> _DOCUMENT SEGMENT_
· · · · ·

Both corpora are divided by year and month, so I have a folder for 1908, 1909, 1910 etc and within those, sub-folders for each month. So if I wanted to, I could compare texts from April 1909 to April 1910, or June 1913 to December 1913, or the first six months of 1911 to the first six months of 1912. I like organising corpora in a way that allows this flexibility.

In Chapter Four, I investigated Mutual Information (MI) for suffragist, suffragists, suffragette and suffragettes in each year in the Suffrage corpus, then categorised the words it came up with. Mutual Information is a measure of how closely words are linked together. So, suffragist and banana aren’t linked at all, but as I found, suffragist and violence are linked. I then came up with categories for these words – direct action, gender, politics, law & prison and so on, and compared these categories across the different years.

I’ve now done the same for the LttE. What’s interesting is that there is not much overlap between the words associated with suffragist, suffragists, suffragette and suffragettes in the LttE corpus and the words associated with suffragist, suffragists, suffragette and suffragettes in the Suffrage corpus. Part of this is to do with the different functions of the texts; rather than reporting news, the Letters to the Editor try to argue, advocate and persuade. However, there are also words like inferior, educated and employed in the LttE data – words that seem to be more about the attributes of women or suffragist campaigners. This just doesn’t seem to be a feature in the Suffrage data.

Also interestingly, the categorise I came up with don’t work for this corpus. While direct action was a prominent category for the Suffrage corpus, I don’t think I can find a single term in the LttE MI data. Not even things like demonstration which is pretty innocuous as far as direct action goes.

So what’s going on here? At least part of it is due to the different functions of news reports and what are essentially open letters. But I think there’s also a difference in who was writing the letters. Letters to the Editor offered both suffrage campaigners and anti-suffrage campaigners an opportunity to represent their views themselves, rather than being represented by or mediated through a reporter, editor and others engaged in the the production of a news report. I don’t think it’s that strange that the language they use and avoid is different.

· · · · ·

> _DATASET RECORDS_
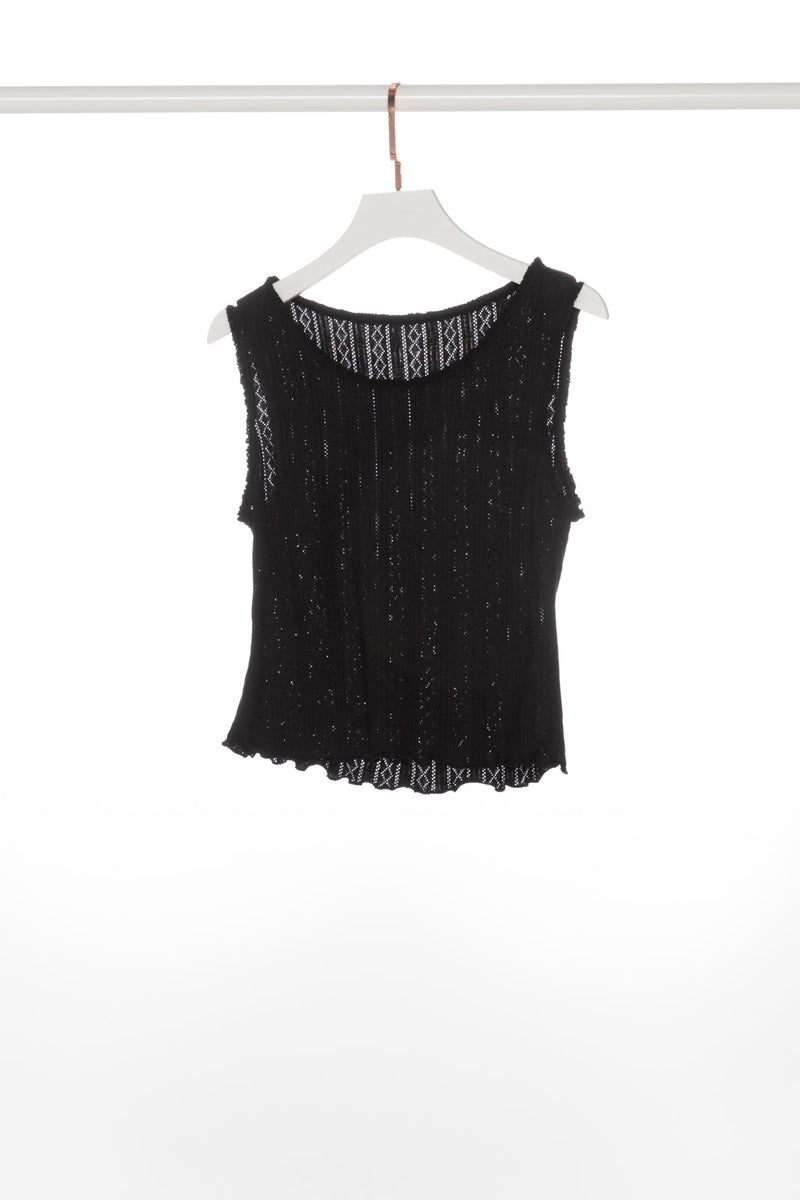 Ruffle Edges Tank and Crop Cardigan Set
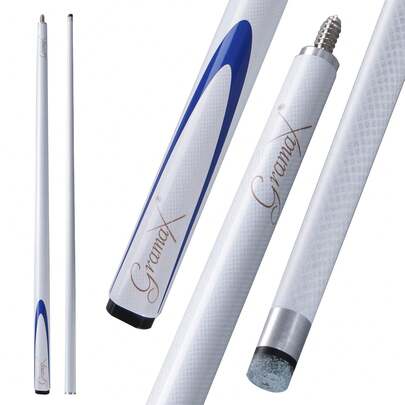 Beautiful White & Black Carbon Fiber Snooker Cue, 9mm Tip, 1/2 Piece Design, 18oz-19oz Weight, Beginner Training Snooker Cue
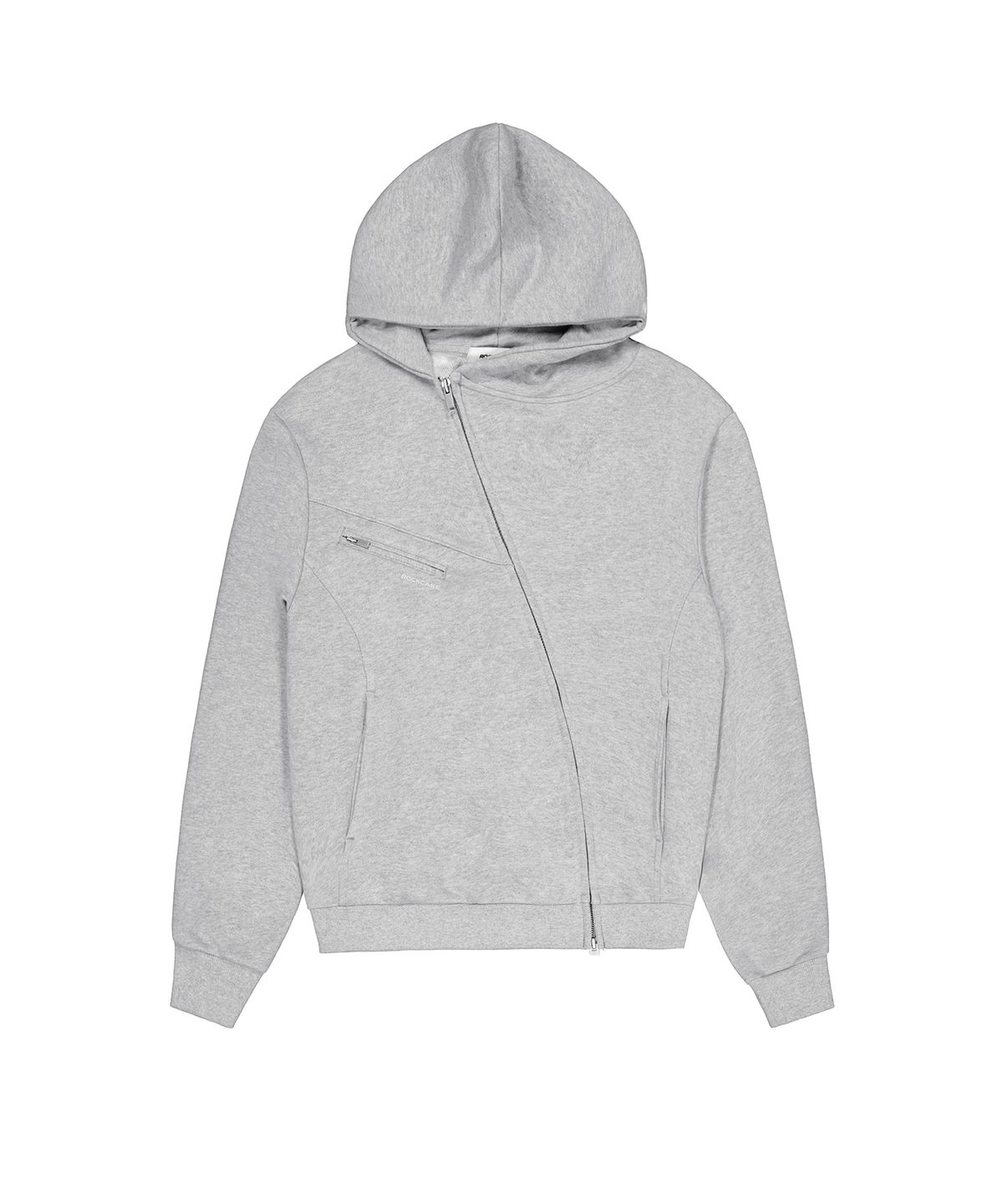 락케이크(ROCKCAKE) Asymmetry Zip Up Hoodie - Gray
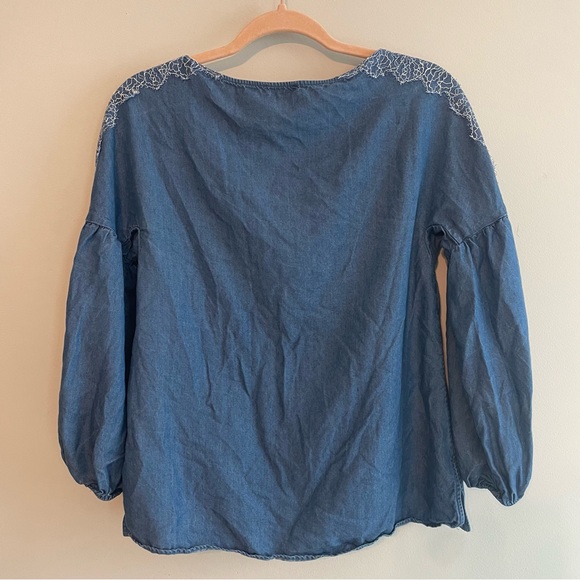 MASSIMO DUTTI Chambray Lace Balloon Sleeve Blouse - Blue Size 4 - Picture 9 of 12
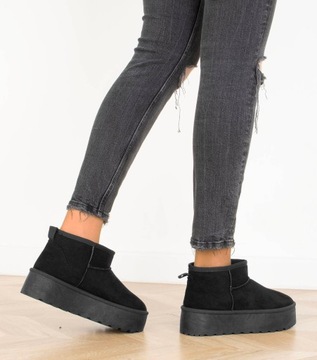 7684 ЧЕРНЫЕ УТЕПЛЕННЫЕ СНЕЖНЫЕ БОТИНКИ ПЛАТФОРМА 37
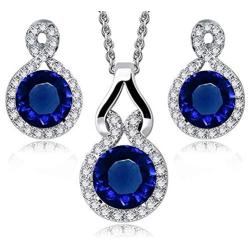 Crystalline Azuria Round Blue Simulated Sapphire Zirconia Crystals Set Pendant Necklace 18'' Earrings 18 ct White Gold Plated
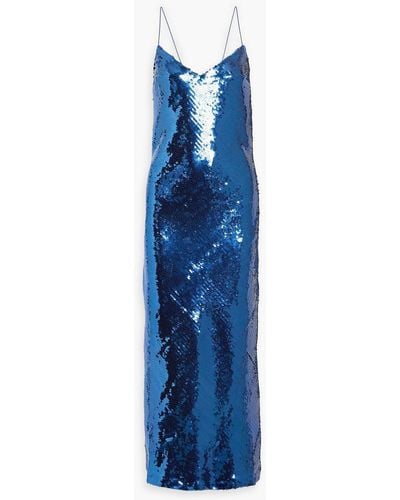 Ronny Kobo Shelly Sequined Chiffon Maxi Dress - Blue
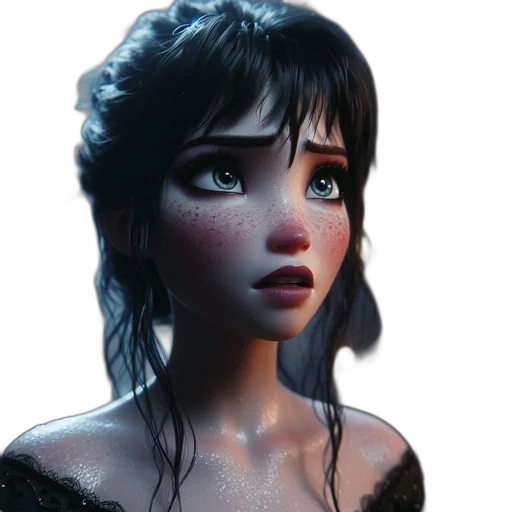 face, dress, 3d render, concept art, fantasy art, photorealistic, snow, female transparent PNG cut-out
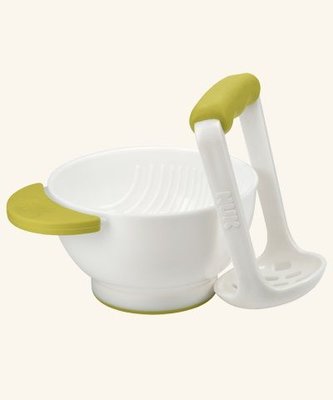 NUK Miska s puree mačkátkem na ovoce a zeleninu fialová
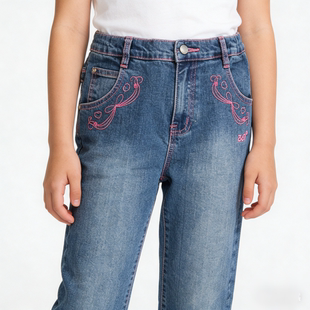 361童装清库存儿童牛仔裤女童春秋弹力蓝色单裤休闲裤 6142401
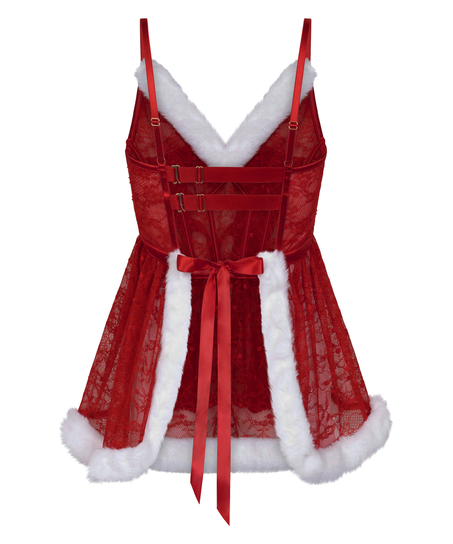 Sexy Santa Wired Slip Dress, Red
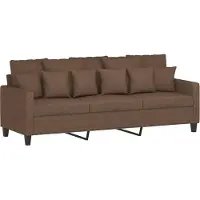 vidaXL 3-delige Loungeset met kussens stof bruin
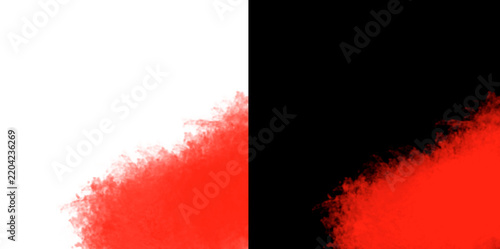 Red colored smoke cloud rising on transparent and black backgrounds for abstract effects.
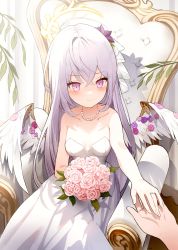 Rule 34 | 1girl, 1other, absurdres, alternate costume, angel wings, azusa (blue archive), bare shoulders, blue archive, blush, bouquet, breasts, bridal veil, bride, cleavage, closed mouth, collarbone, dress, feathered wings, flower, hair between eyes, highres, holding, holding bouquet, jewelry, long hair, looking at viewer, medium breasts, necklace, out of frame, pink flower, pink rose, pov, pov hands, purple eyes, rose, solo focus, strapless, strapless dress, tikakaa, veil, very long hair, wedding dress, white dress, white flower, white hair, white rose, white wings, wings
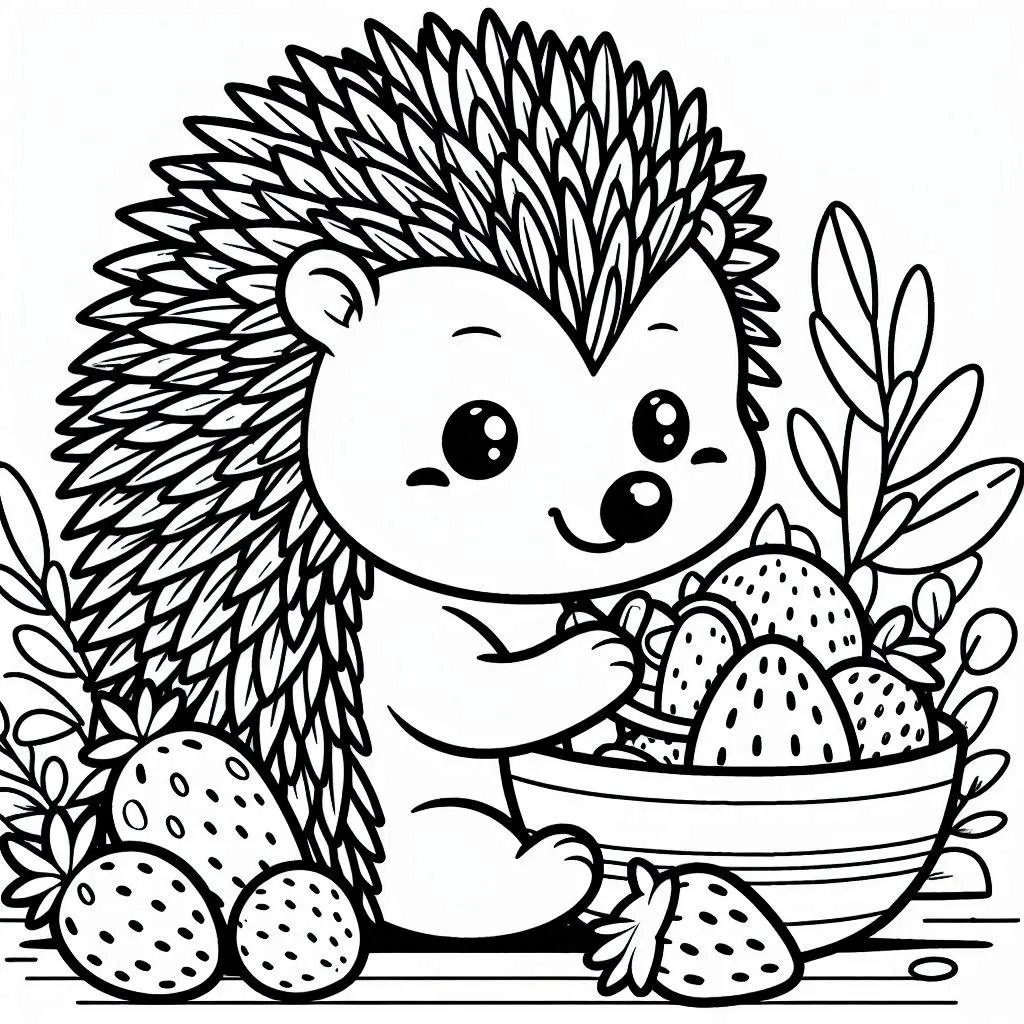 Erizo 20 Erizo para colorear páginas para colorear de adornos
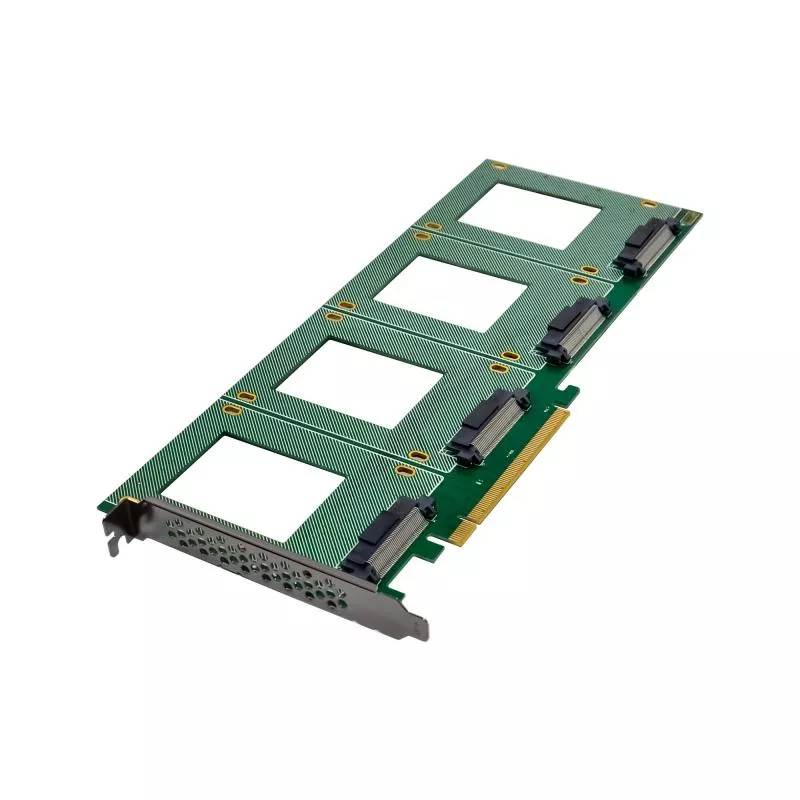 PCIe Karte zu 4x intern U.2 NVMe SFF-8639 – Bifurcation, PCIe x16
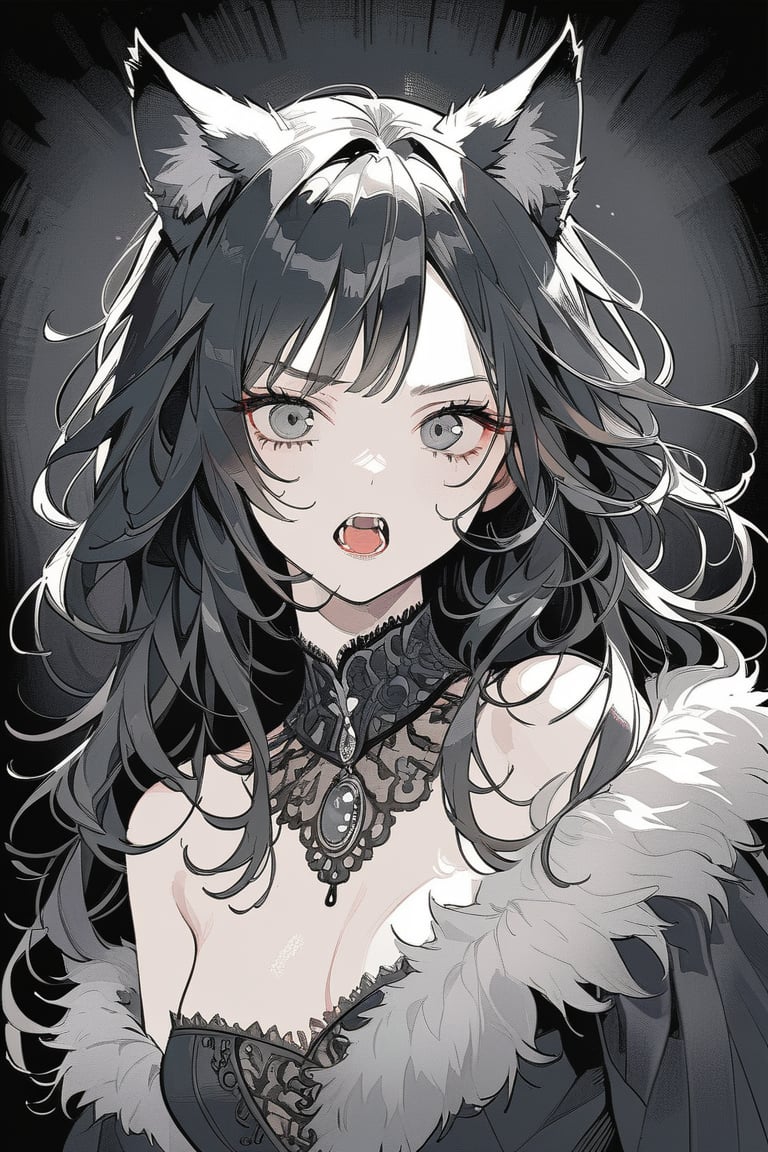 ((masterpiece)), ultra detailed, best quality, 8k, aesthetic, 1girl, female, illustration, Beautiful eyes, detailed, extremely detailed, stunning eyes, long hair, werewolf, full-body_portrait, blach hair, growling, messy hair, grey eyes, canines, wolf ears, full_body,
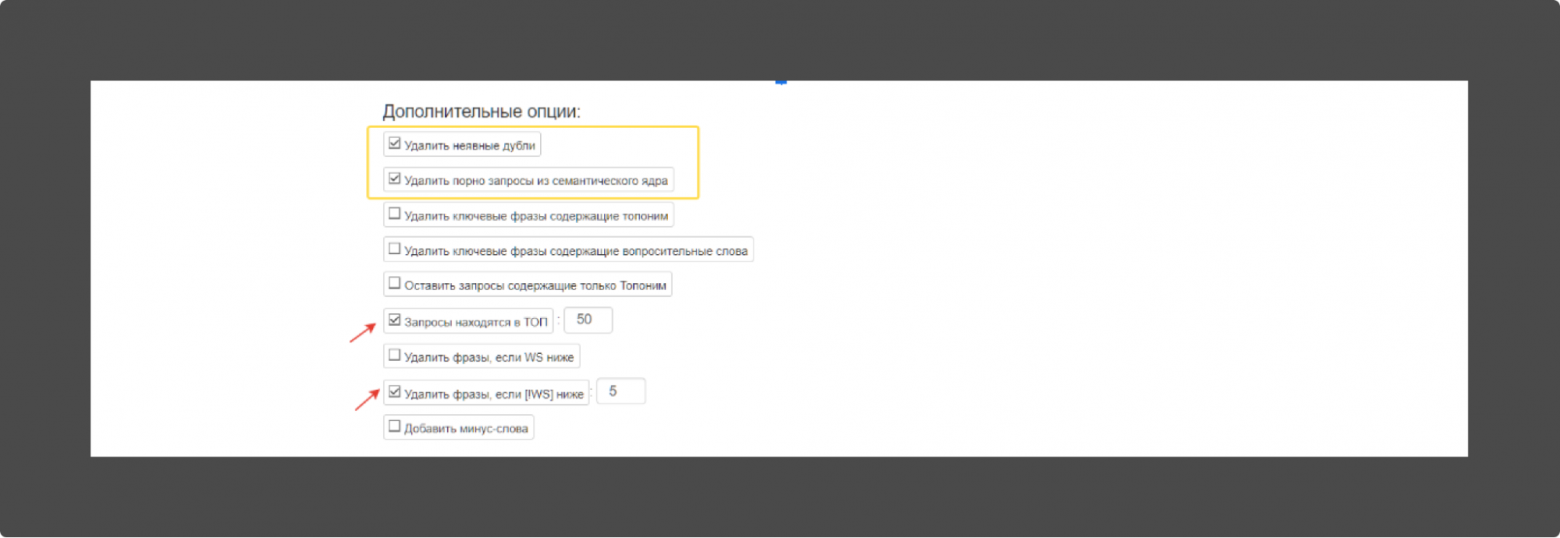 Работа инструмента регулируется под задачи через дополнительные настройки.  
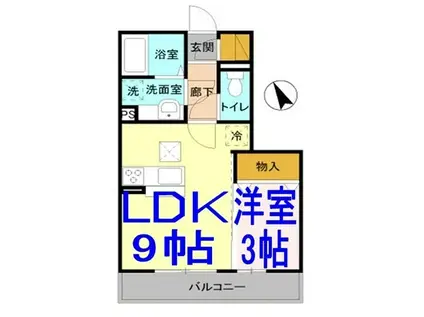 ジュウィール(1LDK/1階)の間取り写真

· · · · ·

> _YOUR TASK_
Can you rewrite the passage of the text on suffrage corpora, starting with "In Chapter Four, I" and going on through "the different years.", with "banana" changed to "umbrella"?

> _RESULT OF THIS TASK_
In Chapter Four, I investigated Mutual Information (MI) for suffragist, suffragists, suffragette and suffragettes in each year in the Suffrage corpus, then categorised the words it came up with. Mutual Information is a measure of how closely words are linked together. So, suffragist and umbrella aren’t linked at all, but as I found, suffragist and violence are linked. I then came up with categories for these words – direct action, gender, politics, law & prison and so on, and compared these categories across the different years.